** Opening Provided material block **

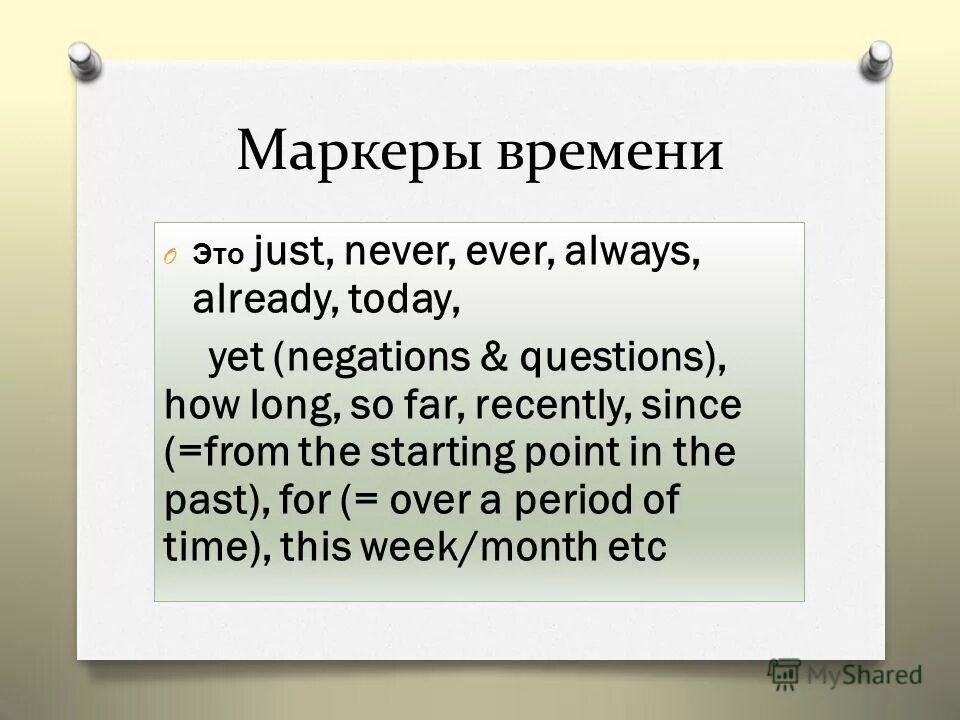 Маркеры времени

Это just, never, ever, always, already, today,

yet (negations & questions), how long, so far, recently, since (=from the starting point in the past), for (= over a period of time), this week/month etc

MyShared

** Closing Provided material block **

> [About this task] An unchanged copy of the data, images excluded, is all that should be given.

> [Reply to the task]
 Маркеры времени

Это just, never, ever, always, already, today,

yet (negations & questions), how long, so far, recently, since (=from the starting point in the past), for (= over a period of time), this week/month etc

MyShared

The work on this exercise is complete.